The actress playing Jerusha does a good job of imitating the few characters not onstage in the first scene, in which she finds out about her scholarship and interacts with people not there. There’s a “nine point plan” that “Mr. Smith” has come up with for his requirements for her letters. They have the stage set so that he’s in his study in the back corner of the stage and she’s moving around the front stage, using various trunks as props and furniture.

From Jervis’s point of view, he’s amused or kinda shocked or both that she thinks he’s 83 years old and wants to know if he’s bald so she can imagine him properly. He grumbles that boys are less trouble and wouldn’t ask stuff like that-but hey, she deserves a chance to be a big time author. He’s shocked to find out that his niece Julia-who he looked at as a baby, decided he didn’t like her and never paid attention to her since-is Jerusha’s schoolmate. (So that wasn’t engineered.)
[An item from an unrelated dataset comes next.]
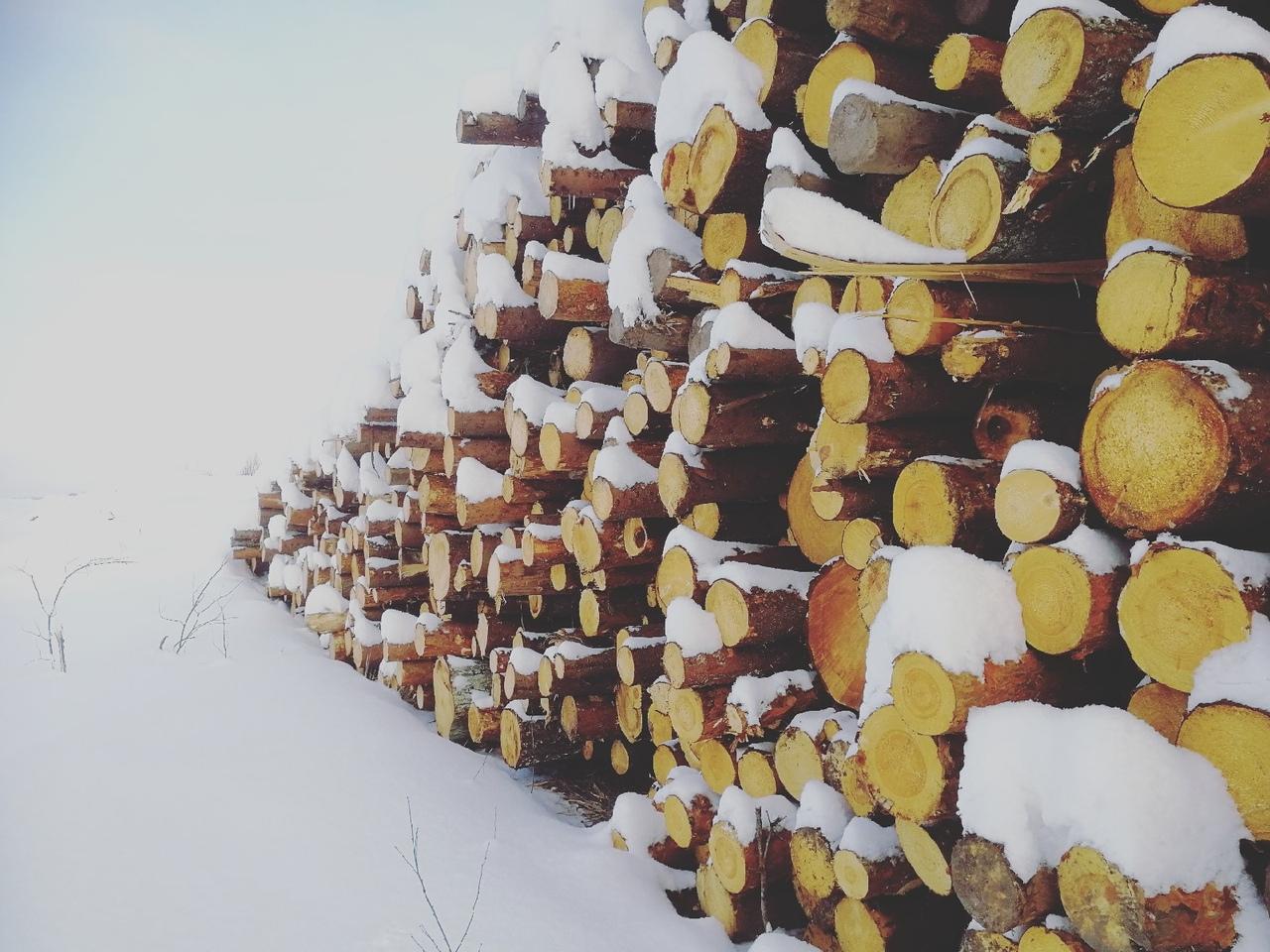 Проводим проверку лесов по центральной РФ.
The show has a fair amount of fun with little commentary in the back as to what Jervis is doing in his study while Jerusha is reading letters. For example, after studying in school about the terrible things alcohol does to your body, she tells him she hopes he never drinks and in a man of his advanced age, it could kill him. Jervis is literally holding a drink in his hand as this is said and after she finishes, he does a bit of a cheerful smirk and goes “bottoms up!” and chugs anyway.
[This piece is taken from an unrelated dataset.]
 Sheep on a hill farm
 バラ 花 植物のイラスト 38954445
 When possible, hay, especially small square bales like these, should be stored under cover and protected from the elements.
(Oh, and I forgot that according to the book, I’m related to Julia. Hahahahahah.)

We see that he gets inspired to re-read the books she mentions in school and that he’s getting more and more charmed by her letters. At one point she mentions keeping her entire textbook collection after college so she can have her education there, and they have him in with a study with a ton of books. And he keeps pinning her letters to the bookcase. When she writes him that she’s sick, he sends her flowers.

As this goes on, Jervis feels more and more awkward about the situation, but ends up crumpling up his own attempts at writing the truth-he’d be breaking his own rules, it’d disillusion her, etc. (Though the musical claims he loves to correspond and wants to share his thoughts-which makes you wonder why he’d set a no-writing rule.) On the rare occasions when DLL has to communicate with Jerusha, you see him at his typewriter pretending to be his own secretary and writing in the third person. As Jervis angsts about this, he then gets the idea to drive up to the college and introduce himself, even if he’s not good at family, friendship, or commitment, and hates his relations-you’re already acquainted with Julia… Anyway, he introduces himself as his given name/Julia’s uncle, and they hit it off like gangbusters. Jerusha may not care much for Pendletons, but she declares him “a real human being, not a Pendleton at all!” in her letter to Daddy about their meeting. Which of course makes Jervis feel EVEN MORE AWKWARD as to how this is going, but … yeah, he never can figure out how to break that news.

Here’s a big hint for Jerusha: while staying at Lock Willow she finds a stash of Jervis’s books he had as a kid and finds out that he used to stay there as a kid and when he grew up and inherited the farm, he passed it off to the family that lived there. When they meet in person again (Jervis being himself), they have a long gossip about the farm, and sophomore year he takes her around NYC.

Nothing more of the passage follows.